A  multi-modal graph transformer model was employed for generating lead compounds with inputs of a source compound (hits) and a protein pocket structure based on the Transformer neural network architecture. Briefly speaking, the model comprises three main components: (1) a molecular 3D graph neural network for molecular conformer embedding, (2) a pre-trained encoder for protein pocket embedding, and (3) a Transformer neural network for mapping the constructed molecular pairs. We trained the model on the optimization training dataset.

 

For this already trained model, we input the experimentally validated hits with the dominant scaffold and RNA-binding pocket structure of NSP-13 to generate a large number of optimized virtual molecules. We then use the optimized binding affinity prediction model to rank the generated molecules and finally select the more advantageous lead compounds. The enrichment processed will be optimized based on the retroperspective study on returned data.

What makes your approach stand out from the community? (<100 words)
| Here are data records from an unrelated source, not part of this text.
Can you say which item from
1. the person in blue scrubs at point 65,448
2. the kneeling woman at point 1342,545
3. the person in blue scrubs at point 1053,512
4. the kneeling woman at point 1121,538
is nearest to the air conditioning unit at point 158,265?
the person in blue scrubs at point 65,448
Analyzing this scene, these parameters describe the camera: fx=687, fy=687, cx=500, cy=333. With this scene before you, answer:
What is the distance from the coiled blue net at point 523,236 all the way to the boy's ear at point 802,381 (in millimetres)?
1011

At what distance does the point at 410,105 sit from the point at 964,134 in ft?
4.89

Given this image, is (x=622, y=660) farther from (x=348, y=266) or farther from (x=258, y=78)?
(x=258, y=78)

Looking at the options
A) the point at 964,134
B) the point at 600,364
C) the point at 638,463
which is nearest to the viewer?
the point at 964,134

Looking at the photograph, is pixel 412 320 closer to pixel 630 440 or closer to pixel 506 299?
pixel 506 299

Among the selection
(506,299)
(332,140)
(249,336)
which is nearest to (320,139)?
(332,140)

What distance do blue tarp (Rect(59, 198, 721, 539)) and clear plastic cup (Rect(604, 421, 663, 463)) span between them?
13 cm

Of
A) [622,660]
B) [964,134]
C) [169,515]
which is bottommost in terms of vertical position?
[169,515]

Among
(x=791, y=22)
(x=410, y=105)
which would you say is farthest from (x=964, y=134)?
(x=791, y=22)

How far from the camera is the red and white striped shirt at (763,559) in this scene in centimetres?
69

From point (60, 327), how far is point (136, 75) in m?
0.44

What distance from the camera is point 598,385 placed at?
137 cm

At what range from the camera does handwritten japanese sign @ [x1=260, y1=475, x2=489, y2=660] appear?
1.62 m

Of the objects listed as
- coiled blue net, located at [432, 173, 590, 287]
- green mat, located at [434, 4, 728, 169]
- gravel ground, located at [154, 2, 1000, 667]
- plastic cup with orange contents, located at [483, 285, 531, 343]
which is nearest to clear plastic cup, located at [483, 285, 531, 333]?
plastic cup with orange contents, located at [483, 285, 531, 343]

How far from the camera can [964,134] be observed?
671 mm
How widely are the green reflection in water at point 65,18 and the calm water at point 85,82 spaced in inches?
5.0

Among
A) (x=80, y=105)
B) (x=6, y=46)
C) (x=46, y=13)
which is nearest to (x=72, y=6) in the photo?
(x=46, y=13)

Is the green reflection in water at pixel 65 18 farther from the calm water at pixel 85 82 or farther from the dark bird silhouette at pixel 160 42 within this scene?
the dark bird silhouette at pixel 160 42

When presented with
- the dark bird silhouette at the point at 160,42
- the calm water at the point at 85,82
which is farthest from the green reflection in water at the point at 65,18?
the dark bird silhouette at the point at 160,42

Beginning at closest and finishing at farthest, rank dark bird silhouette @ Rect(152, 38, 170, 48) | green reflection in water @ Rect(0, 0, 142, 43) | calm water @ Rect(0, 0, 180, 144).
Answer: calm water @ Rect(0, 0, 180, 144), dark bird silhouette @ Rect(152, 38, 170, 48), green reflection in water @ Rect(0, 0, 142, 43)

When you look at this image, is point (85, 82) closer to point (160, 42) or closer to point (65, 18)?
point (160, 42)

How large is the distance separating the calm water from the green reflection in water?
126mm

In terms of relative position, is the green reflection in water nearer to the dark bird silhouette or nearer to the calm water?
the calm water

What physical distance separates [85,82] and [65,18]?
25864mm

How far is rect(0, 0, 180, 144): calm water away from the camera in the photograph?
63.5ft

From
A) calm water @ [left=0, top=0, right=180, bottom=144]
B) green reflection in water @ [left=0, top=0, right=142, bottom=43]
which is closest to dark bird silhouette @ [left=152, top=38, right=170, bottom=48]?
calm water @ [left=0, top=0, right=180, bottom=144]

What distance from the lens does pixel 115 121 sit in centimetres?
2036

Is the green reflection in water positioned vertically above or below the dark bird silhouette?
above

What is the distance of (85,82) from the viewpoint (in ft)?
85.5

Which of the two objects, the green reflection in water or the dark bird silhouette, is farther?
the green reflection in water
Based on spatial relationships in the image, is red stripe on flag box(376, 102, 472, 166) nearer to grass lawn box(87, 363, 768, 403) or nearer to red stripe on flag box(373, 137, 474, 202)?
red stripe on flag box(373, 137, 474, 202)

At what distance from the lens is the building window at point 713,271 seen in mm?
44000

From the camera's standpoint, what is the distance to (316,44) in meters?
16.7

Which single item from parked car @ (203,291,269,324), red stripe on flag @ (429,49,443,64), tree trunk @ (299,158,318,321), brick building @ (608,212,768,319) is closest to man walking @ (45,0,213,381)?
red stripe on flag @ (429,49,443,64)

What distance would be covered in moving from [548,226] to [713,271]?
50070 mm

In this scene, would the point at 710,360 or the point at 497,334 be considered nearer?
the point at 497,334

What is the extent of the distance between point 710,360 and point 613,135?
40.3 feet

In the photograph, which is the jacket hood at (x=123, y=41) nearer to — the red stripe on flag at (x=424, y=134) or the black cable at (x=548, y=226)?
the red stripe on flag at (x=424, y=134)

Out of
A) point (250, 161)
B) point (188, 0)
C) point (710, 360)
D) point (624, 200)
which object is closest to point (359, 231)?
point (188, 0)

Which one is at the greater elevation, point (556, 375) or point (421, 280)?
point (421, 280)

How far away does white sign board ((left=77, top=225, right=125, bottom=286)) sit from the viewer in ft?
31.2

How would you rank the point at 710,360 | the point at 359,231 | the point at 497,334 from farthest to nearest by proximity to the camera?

We develop a novel deep learning-based conditional molecular optimization method inspired by matched molecular pairs (MMPs) cutting algorithm. It is designed with the feature representation of protein pockets in mind and is therefore more directional.

Method Name
DeepHop, MetaMO and Molsty
Commercial software packages used

NA

Free software packages used

Python, Torch, RDKIT, Biopython, Openbabel

Relevant publications of previous uses by your group of this software/method

1. Zheng, S.*, Yan, X., Gu, Q., Yang, Y., Du, Y., Lu, Y., & Xu, J. (2019). QBMG: quasi-biogenic molecule generator with deep recurrent neural network. Journal of cheminformatics, 11(1), 1-12.

2. Zheng, S.*, Lei, Z., Ai, H. et al. (2021) Deep scaffold hopping with multimodal transformer neural networks. Journal of cheminformatics13, 87.

3. Yang, Y., Zheng, S.*, Su, S., Zhao, C., Xu, J., & Chen, H. (2020). SyntaLinker: automatic fragment linking with deep conditional transformer neural networks. Chemical science, 11(31), 8312-8322.

4. Wang, J., Zheng, S.*, Chen, J., & Yang, Y. (2021). Meta Learning for Low-Resource Molecular Optimization. Journal of Chemical Information and Modeling, 61(4), 1627-1636.

5. Zheng, S.*, Song, Y., Pan, Z., Li, C., Song, L., & Yang, Y. (2021). Molecular Attributes Transfer from Non-Parallel Data. arXiv preprint arXiv:2111.15146.